Consciously or unconsciously, the College seems to have set itself the task of re-introducing decoration into an industrial design left over-arid by functionalism (even, perhaps, of creating a national style of decoration). In this it shows the more romantic side of the design penny, the more austere and classical face being represented by the L.C.C.'s Central School of Arts and Crafts. The R.C.A. style is based on a series of fashionable shapes—the crescent, the tapering limb or line, the spike and the blob—and shows itself in fields as far removed from one another as sculpture, stained glass, industrial glass, commercial and graphic design. Unlike the only real existing tradition, that inherited from the Bauhaus, it is a style based essentially on the curve. To eyes accustomed to the former
it appears rich, a little sweet, terribly gracious living, well-bred and well-mannered, very upper-crust. Student typographers, for-example, prefer Profil or swash capitals to Gill Sans, and invitation cards for exhibitions to catalogues.
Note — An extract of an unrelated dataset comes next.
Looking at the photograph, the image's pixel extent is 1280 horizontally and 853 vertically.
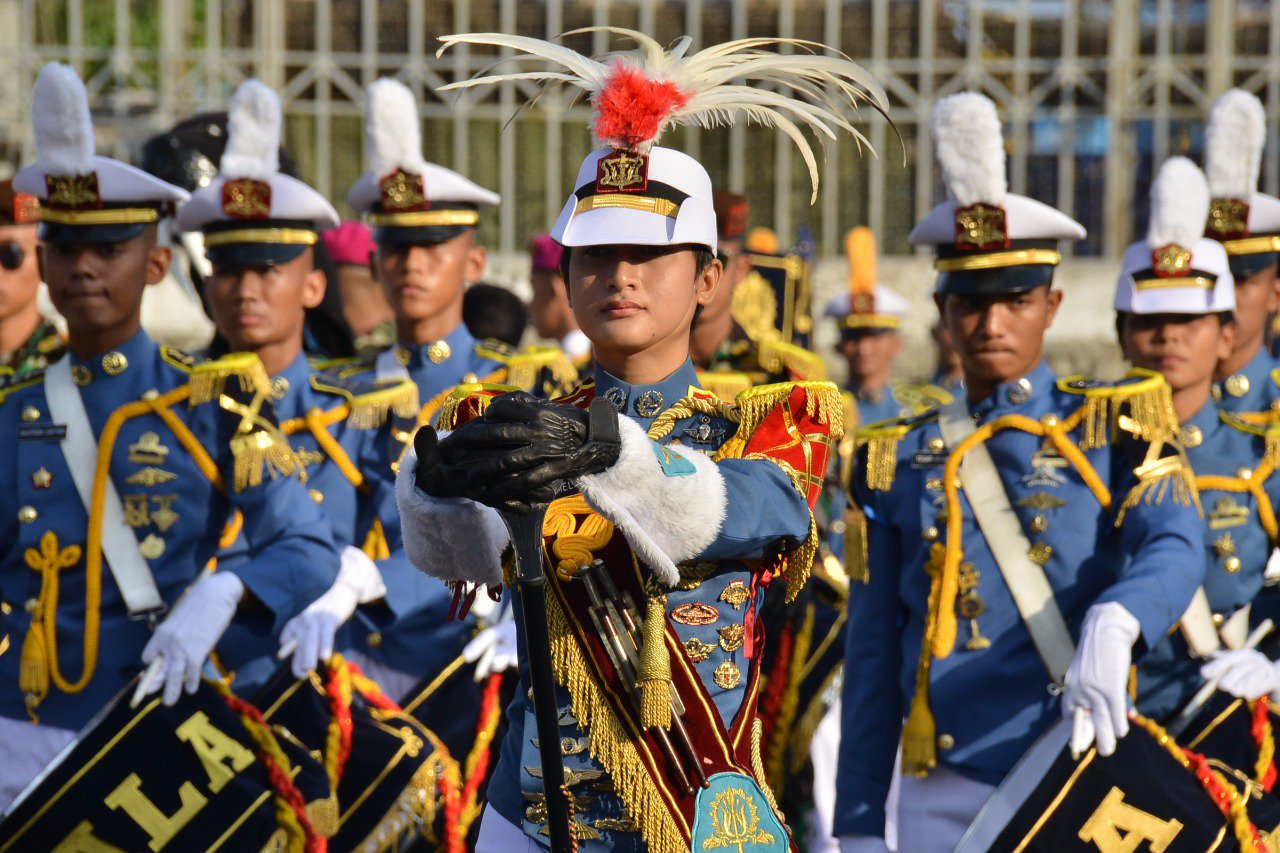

It would, perhaps, be unfair to stress overmuch a certain lack of gusto, for this is the central problem that faces design everywhere— how to reconcile an element of vulgarity with a modicum of good manners. There are some very excellent things to be seen at the V. and A, as well as some which belong in the bargain basement. Geoffrey Clarke and the other stained glass workers who are going to be responsible for the glass in Coventry Cathedral are by now well known; David Mellor, Geoffrey Bellamy and Gerald Benney show some admirable metalware, the re-introduction of china handles in Mr. Mellor's cutlery being especially noteworthy; Miss Pat Albeck's are among the better designs of some rather routine textiles; of the industrial glass, some simple, unaffected things by first-year students are very pleasing, and Geoffrey Baxter has a new line in intaglio decoration. Of the Painting School, William Lacey, Richard Platt and Jack Smith stand out; of the sculptors, most of whom are technically excellent but a little too fashionable, John
McCarthy, and Miss J. R. Gibson. M. H. MIDDLETON.